# Sag in a butcher block?



## Weatherman (Sep 8, 2011)

Hi all,

I received an inquiry from a friend for a project for his mom's kitchen. Basically she wants a large maple, end grain butcher block to cover a glass stove top that is recessed into the kitchen counters. The requested dimensions are roughly 2" x 25" x 37". The purpose is to have the block sit across the range that is 24" x 36". There would be about half an inch clearance between the bottom of the butcher block and the glass stove top.
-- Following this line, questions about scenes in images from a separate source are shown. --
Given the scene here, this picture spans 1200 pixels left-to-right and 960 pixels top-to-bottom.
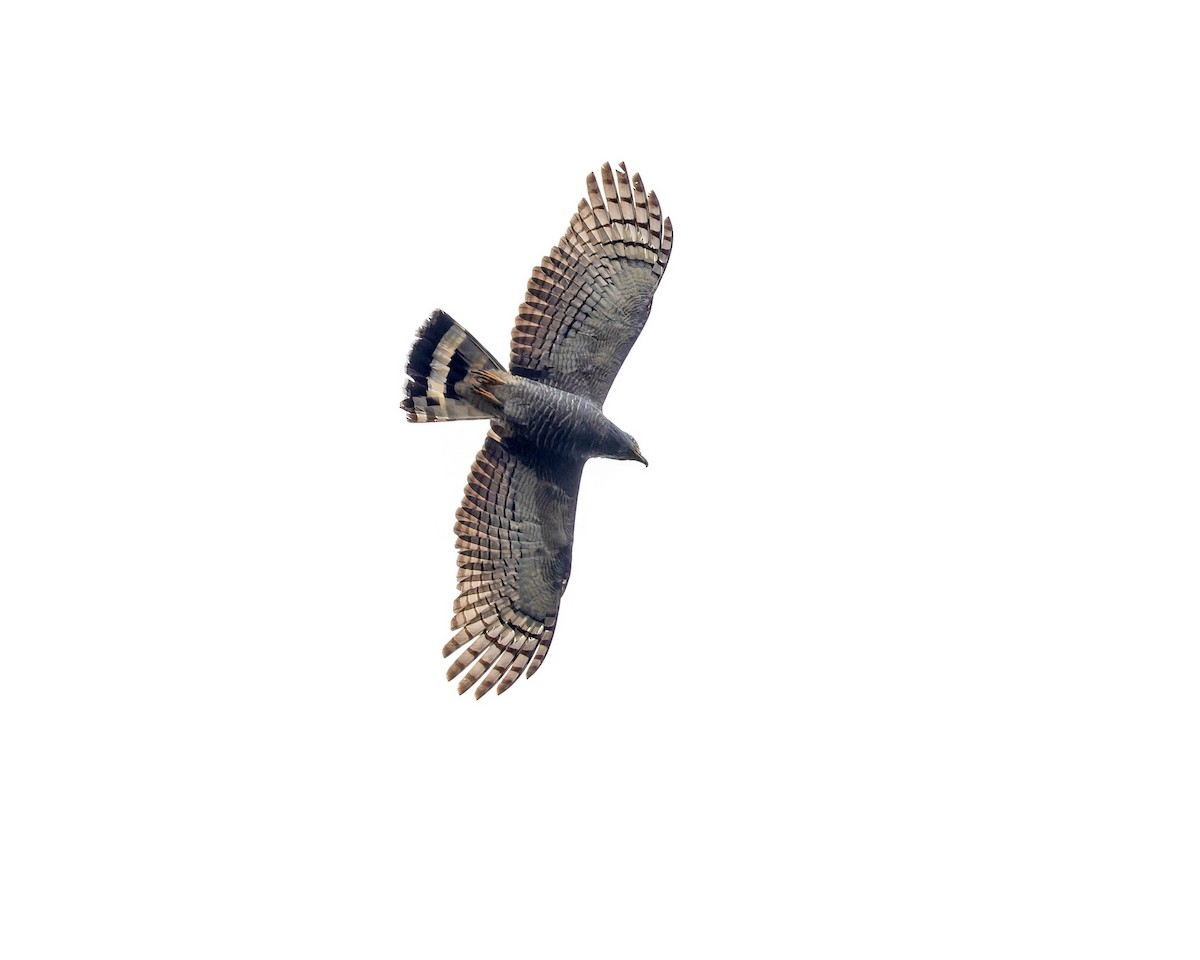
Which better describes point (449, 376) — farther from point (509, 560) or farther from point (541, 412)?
point (509, 560)

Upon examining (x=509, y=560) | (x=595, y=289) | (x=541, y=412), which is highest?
(x=595, y=289)

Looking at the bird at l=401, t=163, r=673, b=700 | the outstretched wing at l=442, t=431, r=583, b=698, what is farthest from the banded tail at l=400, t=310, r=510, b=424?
the outstretched wing at l=442, t=431, r=583, b=698

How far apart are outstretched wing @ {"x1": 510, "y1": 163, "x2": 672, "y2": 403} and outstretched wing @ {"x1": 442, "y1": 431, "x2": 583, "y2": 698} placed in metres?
0.82

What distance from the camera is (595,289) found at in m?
18.5

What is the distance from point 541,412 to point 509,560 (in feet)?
4.64

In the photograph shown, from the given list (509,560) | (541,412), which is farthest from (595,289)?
(509,560)

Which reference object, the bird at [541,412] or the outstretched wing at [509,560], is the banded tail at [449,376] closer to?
the bird at [541,412]

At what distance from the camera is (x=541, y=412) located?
18.3 m

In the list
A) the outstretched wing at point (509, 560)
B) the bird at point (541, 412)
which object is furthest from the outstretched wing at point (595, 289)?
→ the outstretched wing at point (509, 560)

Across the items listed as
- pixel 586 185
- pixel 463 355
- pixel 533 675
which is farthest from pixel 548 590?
pixel 586 185

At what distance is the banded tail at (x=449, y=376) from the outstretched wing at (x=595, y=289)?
0.32 metres

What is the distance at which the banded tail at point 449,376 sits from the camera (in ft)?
59.8

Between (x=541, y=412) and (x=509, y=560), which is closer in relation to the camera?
(x=541, y=412)

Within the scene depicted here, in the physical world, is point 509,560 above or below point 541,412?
below
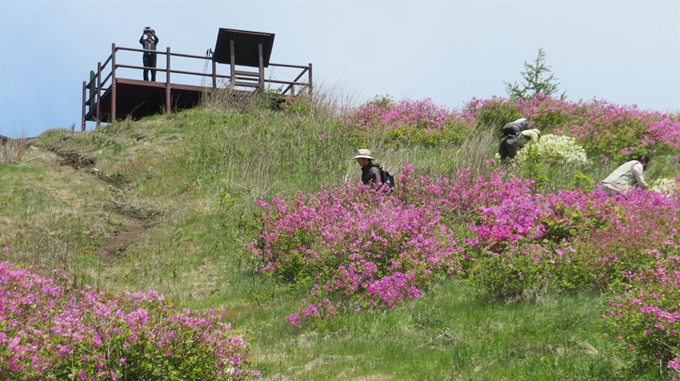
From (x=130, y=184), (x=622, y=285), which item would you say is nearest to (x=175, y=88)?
(x=130, y=184)

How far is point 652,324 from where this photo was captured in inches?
254

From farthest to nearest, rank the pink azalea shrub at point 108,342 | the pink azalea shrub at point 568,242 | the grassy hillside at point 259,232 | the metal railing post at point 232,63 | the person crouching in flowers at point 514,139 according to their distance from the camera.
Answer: the metal railing post at point 232,63
the person crouching in flowers at point 514,139
the pink azalea shrub at point 568,242
the grassy hillside at point 259,232
the pink azalea shrub at point 108,342

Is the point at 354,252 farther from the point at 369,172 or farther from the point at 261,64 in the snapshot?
the point at 261,64

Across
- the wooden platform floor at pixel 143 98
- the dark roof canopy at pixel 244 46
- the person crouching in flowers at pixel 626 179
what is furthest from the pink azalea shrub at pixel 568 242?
the dark roof canopy at pixel 244 46

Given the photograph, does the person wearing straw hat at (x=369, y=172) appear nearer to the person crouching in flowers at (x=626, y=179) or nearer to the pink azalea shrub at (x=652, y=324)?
the person crouching in flowers at (x=626, y=179)

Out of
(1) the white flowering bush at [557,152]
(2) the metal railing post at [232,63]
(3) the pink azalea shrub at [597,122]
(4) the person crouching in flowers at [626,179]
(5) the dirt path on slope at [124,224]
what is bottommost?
(5) the dirt path on slope at [124,224]

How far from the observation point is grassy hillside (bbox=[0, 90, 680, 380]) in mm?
7605

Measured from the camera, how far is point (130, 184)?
2005cm

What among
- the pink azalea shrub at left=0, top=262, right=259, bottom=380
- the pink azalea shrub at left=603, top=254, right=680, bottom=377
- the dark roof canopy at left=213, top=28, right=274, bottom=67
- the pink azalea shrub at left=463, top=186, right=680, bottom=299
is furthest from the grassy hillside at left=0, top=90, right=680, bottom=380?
the dark roof canopy at left=213, top=28, right=274, bottom=67

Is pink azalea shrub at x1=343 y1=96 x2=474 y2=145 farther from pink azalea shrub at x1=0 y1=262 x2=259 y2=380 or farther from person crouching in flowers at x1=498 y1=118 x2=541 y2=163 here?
pink azalea shrub at x1=0 y1=262 x2=259 y2=380

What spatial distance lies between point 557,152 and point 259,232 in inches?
304

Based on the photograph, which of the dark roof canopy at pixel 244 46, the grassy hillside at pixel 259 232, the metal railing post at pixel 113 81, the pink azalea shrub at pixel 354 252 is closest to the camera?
the grassy hillside at pixel 259 232

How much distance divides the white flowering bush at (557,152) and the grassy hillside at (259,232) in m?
0.27

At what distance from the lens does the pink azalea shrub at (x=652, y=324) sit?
6340mm
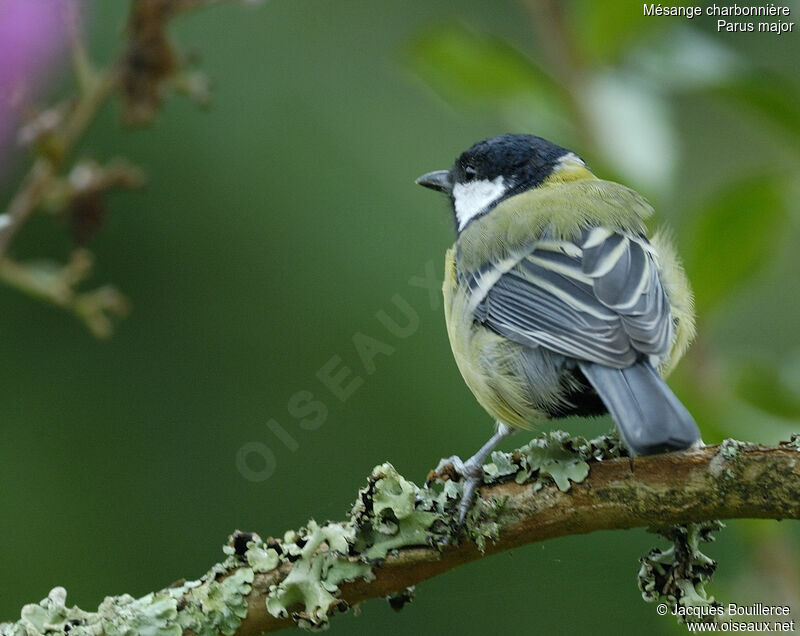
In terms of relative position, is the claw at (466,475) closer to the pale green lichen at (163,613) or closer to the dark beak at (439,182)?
the pale green lichen at (163,613)

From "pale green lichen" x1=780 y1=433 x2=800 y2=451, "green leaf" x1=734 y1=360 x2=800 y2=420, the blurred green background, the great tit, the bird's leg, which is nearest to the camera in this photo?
"pale green lichen" x1=780 y1=433 x2=800 y2=451

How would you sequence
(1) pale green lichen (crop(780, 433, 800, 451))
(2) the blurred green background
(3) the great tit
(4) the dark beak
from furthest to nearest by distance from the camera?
(2) the blurred green background < (4) the dark beak < (3) the great tit < (1) pale green lichen (crop(780, 433, 800, 451))

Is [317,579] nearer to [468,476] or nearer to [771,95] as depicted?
[468,476]

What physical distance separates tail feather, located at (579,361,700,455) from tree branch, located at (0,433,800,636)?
0.03 m

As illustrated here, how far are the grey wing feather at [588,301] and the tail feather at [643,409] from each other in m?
0.02

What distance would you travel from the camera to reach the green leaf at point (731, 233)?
184 centimetres

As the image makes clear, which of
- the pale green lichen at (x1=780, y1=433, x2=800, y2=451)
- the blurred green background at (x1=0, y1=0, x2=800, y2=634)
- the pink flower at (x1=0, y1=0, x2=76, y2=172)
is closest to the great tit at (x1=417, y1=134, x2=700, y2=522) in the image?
the pale green lichen at (x1=780, y1=433, x2=800, y2=451)

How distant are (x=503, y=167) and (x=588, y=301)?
29.5 inches

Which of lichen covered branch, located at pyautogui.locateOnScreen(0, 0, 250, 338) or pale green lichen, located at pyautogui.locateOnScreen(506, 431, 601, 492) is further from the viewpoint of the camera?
lichen covered branch, located at pyautogui.locateOnScreen(0, 0, 250, 338)

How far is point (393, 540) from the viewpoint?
1.35 metres

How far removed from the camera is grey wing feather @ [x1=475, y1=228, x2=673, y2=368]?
1608 mm

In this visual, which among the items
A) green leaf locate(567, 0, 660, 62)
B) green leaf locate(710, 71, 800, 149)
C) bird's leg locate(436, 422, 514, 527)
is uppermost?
green leaf locate(567, 0, 660, 62)

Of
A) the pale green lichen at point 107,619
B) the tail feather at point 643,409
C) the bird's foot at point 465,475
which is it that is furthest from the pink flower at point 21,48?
the tail feather at point 643,409

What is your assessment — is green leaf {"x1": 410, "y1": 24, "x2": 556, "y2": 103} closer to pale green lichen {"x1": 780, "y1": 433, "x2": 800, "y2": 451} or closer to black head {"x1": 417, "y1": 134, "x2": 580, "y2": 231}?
black head {"x1": 417, "y1": 134, "x2": 580, "y2": 231}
I've never built a block this big before. It should weigh about 75lbs or so. at 2" thick, do you think there would be any sag that I would have to worry about across the middle? I think I would rather have the ends extend further onto the counter top for more stability.

Thanks!

Brian


----------



## 01ntrain (Jun 21, 2015)

I like your thinking about a bit more support…..perhaps 26×38? As far as sag goes….if glued up properly, you really shouldn't have any. Not at 2" thick. You might consider biscuits in your glue-ups if that worries you at all.


----------



## TheFridge (May 1, 2014)

pretty sure you should have any probs whatsoever. I made a 2 1/2" x 24" x 48" laminated workbench top that I've had zero problems with even throughout many days of 90-100 deg heat in my shop.


----------



## Weatherman (Sep 8, 2011)

Thanks guys. I'll have to do the glue up in smaller sections. I planned on using biscuits to help align the larger sections for glue up once they're ready. Heat index in Texas is at 110 and I work out of my garage. Even with Titebond 3 I won't have much working time.


----------



## rwe2156 (May 7, 2014)

Can it be in 2 pieces?

What the purpose in putting on top of stove. Just curious.


----------



## ddockstader (Jun 21, 2009)

My greater concern would be that those lovely, glass-topped range are very difficult to determine if you have turned them OFF! For some of them the only indication is a small red light in the center of each burner, a light that would be completely invisible under this butcher block. I think you've got a really great chance of not only warping the butcher block, but possibly setting it on fire. Certainly the glue joints may crack if heated inadvertently.


----------